>> START TEXT EXCERPT

Arshavir Blackwell, PhD

Inside the Black Box: Cracking AI and Deep Learning

TechnologyEducation

Listen

All Episodes

The Pattern Holds for Another Author

We trained a fresh LoRA on the letters of Seneca and ran the same analysis pipeline we used on Marcus Aurelius and advertising copy. Every structural finding replicated. The model organizes its adaptation into five clusters: one tight (features moving in lockstep) and four loose (features cooperating more independently). Seneca produced the cleanest clustering we've measured and the strongest workhorse cluster, a group of 141 features encoding philosophical argumentation with a causal effect more than three times stronger than anything in Marcus. Done in collaboration with John Holman.

This show was created with Jellypod, the AI Podcast Studio. Create your own podcast with Jellypod today.

Get Started

Is this your podcast and want to remove this banner? Click here.


Chapter 1

Imported Transcript

Arshavir Blackwell, PhD

I'm Arshavir Blackwell and this is Inside the Black Box. Today's work was done in collaboration with John Holman. This is the fourth installment in our series on what happens inside a language model when you fine-tune it. If you're new here, a quick catch-up. We've been using a technique called LoRA to teach a language model to write like specific authors, and then using tools called sparse autoencoders to look inside the model and see how it organized what it learned. Think of the sparse autoencoder as a prism. You point it at the tangled internal activity of a neural network, and it breaks that activity into individual features, individual colors, each one responding to something specific in the text.

Arshavir Blackwell, PhD

In the first three articles, we trained the model on Marcus Aurelius and on advertising copy. We kept finding the same structural patterns: groups of features that fire together and matter together, two different ways the model encodes information (some groups moving in lockstep, others cooperating more loosely), and a strange phenomenon we called representation without function. Clusters of features that exist inside the model but don't appear to do anything when you test them.

Arshavir Blackwell, PhD

All of that came from two corpora. Two types of text. The question we're asking today is simple: does any of this hold up when we try a completely new author?

Arshavir Blackwell, PhD

The answer is yes.

Arshavir Blackwell, PhD

We fine-tuned the same base model, Llama 3.2 3B-Instruct, on the letters of Seneca. Specifically, the Gummere translation of his Moral Letters to Lucilius. Same LoRA method, same settings, same analysis pipeline. A completely fresh model, trained from scratch on Seneca. No connection whatsoever to the Marcus model we built earlier.

>> END TEXT EXCERPT
>> START STORED ROWS

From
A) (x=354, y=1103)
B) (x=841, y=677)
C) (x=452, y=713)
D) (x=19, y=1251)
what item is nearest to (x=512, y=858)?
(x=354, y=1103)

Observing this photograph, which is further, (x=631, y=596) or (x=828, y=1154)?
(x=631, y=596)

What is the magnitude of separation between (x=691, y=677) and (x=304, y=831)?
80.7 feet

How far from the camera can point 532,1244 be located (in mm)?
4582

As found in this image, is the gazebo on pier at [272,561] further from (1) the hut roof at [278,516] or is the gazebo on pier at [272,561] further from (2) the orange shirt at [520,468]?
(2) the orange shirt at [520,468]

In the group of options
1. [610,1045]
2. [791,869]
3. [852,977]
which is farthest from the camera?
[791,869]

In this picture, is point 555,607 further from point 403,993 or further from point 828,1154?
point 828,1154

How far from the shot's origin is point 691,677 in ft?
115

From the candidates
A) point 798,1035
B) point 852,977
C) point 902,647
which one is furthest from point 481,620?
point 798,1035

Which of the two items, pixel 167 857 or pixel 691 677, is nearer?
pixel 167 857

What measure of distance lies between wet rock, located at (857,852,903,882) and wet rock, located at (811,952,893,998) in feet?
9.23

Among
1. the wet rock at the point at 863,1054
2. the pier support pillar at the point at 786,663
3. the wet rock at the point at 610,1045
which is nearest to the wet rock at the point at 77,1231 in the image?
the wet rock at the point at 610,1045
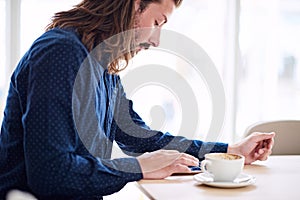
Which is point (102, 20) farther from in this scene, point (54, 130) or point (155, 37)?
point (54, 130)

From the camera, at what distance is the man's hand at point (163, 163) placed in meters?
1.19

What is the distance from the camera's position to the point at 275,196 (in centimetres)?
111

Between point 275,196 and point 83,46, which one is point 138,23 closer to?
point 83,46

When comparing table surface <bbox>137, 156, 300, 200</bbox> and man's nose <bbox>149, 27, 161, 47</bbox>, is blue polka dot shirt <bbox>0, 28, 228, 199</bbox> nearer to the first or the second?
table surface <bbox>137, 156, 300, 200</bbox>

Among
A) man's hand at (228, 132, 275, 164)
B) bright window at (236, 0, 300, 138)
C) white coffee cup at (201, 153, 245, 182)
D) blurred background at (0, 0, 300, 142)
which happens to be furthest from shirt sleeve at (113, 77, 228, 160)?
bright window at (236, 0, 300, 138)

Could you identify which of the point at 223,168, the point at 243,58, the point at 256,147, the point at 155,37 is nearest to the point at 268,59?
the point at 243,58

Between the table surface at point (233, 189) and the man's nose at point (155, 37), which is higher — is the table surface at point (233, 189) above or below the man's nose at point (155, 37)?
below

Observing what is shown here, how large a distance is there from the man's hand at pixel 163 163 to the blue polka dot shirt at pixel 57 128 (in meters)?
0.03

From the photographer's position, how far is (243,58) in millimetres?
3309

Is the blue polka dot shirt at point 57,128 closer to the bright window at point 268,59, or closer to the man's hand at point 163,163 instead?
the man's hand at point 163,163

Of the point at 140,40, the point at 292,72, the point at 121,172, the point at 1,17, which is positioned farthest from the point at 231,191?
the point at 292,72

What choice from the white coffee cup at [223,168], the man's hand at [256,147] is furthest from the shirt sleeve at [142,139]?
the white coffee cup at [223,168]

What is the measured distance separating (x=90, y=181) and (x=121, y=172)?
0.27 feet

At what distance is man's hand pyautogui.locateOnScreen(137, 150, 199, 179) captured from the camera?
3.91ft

>> END STORED ROWS
>> START STORED ROWS

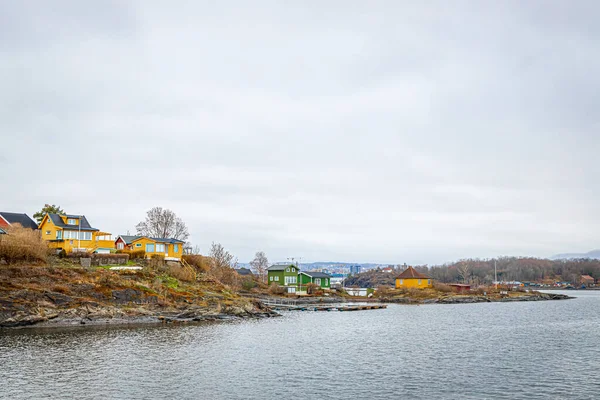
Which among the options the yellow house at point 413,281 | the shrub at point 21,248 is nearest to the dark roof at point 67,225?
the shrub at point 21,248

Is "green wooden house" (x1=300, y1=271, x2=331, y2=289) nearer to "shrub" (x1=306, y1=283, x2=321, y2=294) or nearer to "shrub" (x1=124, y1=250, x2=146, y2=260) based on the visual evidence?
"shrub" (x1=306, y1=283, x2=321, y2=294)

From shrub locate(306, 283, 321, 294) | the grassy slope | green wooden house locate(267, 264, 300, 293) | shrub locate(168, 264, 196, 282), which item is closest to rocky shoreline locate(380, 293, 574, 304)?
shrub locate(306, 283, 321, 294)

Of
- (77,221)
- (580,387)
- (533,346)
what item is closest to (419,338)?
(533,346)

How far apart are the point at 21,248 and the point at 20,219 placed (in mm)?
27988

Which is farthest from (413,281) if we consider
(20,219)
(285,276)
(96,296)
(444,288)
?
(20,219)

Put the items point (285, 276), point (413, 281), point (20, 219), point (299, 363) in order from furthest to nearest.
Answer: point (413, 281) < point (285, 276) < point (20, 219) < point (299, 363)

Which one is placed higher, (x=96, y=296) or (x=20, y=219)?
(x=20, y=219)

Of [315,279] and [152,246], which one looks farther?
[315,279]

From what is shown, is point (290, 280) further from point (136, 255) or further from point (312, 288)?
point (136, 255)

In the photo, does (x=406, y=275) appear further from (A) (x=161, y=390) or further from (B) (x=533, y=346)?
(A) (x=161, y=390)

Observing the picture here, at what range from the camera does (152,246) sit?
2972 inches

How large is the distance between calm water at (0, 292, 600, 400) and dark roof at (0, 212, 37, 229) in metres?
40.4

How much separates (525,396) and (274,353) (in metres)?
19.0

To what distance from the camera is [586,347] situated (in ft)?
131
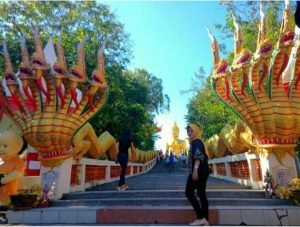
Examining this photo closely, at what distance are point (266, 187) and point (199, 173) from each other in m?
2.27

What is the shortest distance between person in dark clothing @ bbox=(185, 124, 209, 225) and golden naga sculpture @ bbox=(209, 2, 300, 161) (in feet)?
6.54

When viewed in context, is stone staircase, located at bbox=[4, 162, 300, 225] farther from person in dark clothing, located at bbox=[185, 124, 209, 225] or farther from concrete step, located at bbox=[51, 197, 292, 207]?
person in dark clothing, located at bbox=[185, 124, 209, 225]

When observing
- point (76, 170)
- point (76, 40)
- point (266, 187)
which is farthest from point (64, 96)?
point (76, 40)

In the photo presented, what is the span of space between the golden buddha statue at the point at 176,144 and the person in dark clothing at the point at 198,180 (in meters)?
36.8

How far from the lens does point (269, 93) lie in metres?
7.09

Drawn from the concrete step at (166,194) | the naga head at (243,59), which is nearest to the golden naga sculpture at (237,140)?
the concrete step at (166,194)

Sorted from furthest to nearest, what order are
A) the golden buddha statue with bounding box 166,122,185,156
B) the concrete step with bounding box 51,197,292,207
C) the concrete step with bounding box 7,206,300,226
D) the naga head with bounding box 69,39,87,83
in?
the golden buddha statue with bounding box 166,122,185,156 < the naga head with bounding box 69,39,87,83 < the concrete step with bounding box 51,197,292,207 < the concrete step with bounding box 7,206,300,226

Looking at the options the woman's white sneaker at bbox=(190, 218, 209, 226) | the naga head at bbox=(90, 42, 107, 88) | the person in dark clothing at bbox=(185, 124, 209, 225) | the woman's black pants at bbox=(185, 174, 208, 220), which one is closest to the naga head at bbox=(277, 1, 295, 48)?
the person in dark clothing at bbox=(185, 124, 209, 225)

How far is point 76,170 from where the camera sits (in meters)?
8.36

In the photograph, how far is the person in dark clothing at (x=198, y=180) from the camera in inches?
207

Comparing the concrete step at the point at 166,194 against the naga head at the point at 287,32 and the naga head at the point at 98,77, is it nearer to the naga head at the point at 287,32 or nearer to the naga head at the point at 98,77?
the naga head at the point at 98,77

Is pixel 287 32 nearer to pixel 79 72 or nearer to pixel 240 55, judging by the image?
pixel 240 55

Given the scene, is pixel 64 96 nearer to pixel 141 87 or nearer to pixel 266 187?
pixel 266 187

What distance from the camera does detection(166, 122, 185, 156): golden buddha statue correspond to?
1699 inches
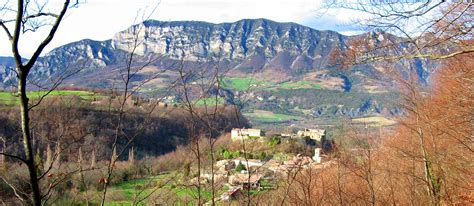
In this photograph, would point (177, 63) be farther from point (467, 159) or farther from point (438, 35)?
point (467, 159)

>> END STORED ROWS
>> START STORED ROWS

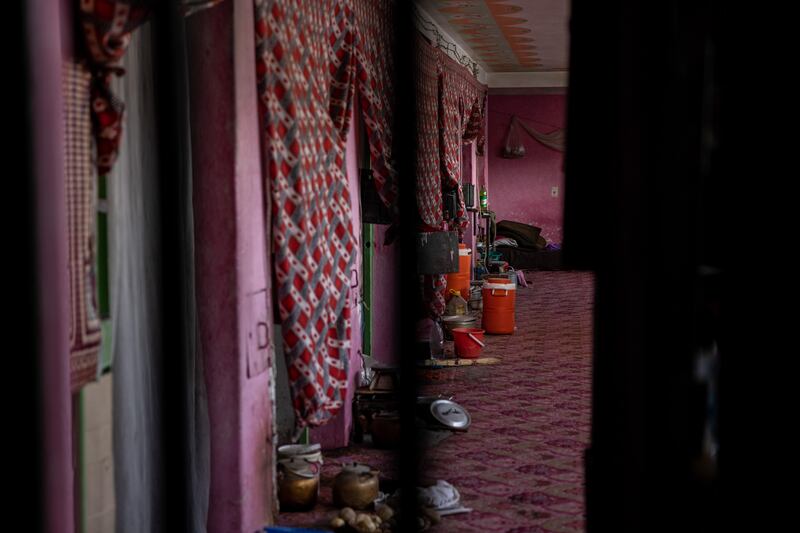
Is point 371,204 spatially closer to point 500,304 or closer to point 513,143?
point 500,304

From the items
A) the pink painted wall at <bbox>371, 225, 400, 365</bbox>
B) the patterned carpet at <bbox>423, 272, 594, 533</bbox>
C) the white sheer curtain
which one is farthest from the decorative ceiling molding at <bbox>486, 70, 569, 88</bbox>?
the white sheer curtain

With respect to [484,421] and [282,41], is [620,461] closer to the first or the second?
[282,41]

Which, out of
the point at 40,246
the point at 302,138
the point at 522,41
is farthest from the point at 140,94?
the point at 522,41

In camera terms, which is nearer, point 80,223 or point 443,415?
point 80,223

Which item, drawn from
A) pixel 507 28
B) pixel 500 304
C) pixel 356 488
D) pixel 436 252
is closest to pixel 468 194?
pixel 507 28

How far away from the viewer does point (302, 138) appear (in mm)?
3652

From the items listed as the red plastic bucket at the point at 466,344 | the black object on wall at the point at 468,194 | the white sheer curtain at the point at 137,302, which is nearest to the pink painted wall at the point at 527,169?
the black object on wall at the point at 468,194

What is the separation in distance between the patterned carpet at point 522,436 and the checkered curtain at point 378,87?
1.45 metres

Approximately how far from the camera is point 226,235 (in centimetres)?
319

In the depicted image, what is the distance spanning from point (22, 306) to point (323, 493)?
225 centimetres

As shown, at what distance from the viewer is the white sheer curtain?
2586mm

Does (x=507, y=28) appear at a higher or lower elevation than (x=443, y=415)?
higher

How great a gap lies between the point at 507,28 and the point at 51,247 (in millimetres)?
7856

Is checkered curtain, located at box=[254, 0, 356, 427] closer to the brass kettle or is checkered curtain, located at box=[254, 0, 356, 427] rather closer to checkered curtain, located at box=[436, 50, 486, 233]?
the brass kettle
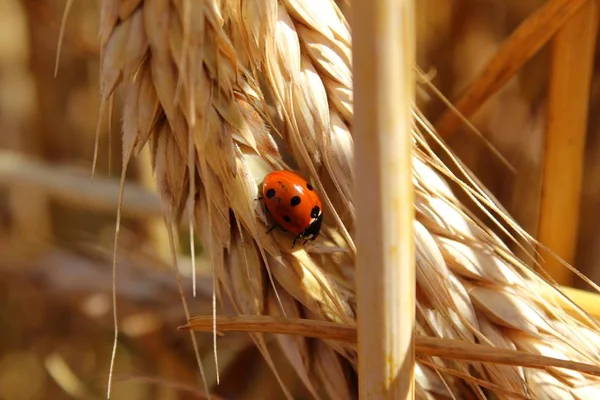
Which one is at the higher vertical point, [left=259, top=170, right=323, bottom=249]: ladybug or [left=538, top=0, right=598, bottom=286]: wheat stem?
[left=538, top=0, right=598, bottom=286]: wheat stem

>> END STORED ROWS

### [PROBLEM A]
Translate this sentence from the podcast text on LoRA fine-tuning into Spanish: "Think of the sparse autoencoder as a prism."
### [PROBLEM B]
In the podcast text on LoRA fine-tuning, which base model was fine-tuned on the letters of Seneca?
### [PROBLEM C]
Continue the podcast text on LoRA fine-tuning with a few sentences that pick up right after its final sentence.

### [RESULT A]
Piensa en el autoencoder disperso como un prisma.

### [RESULT B]
Llama 3.2 3B-Instruct.

### [RESULT C]
Arshavir Blackwell, PhD

The corpus was about 209,000 words, broken into 1,139 evaluation chunks.

Arshavir Blackwell, PhD

Now, in Article 1, we used something called a crosscoder to compare the base model and the Marcus model. I want to explain what that is and why we stopped using it, because it matters for everything that follows.

Arshavir Blackwell, PhD

A crosscoder is a special type of sparse autoencoder with two input channels. Think of it as two doors leading into the same room. The base model's activations come in through one door, the LoRA model's activations come in through the other. The crosscoder knows which door each activation came through, and that one bit of information, base or LoRA, is all it needs to sort features on its own during training. Features that only fire on activations from one door get classified automatically. No manual cutoff needed.

Arshavir Blackwell, PhD

That worked great for a single experiment. But here's the problem. Each crosscoder learns its own dividing line between "shared" and "LoRA-specific." You don't control where that line falls. Train one on Marcus, it draws one line. Train another on Seneca, it draws a different line. When you want to put three corpora side by side in a comparison table, you need the same measuring stick every time. The crosscoder can't give you that.

Arshavir Blackwell, PhD

So we switched to what we call a combined SAE. And the difference, in one sentence, is this: the crosscoder trains on paired vectors with labels, base or LoRA. The combined SAE puts everything in one bucket and sorts after.

Arshavir Blackwell, PhD

Here's how it works. We take all 1,139 text chunks, run each one through both the base model and the Seneca LoRA, and shuffle all the resulting activations together into one big training set. One door. Everything walks through the same entrance. The SAE has no idea which activation came from which model. It just learns features from the mixed pile.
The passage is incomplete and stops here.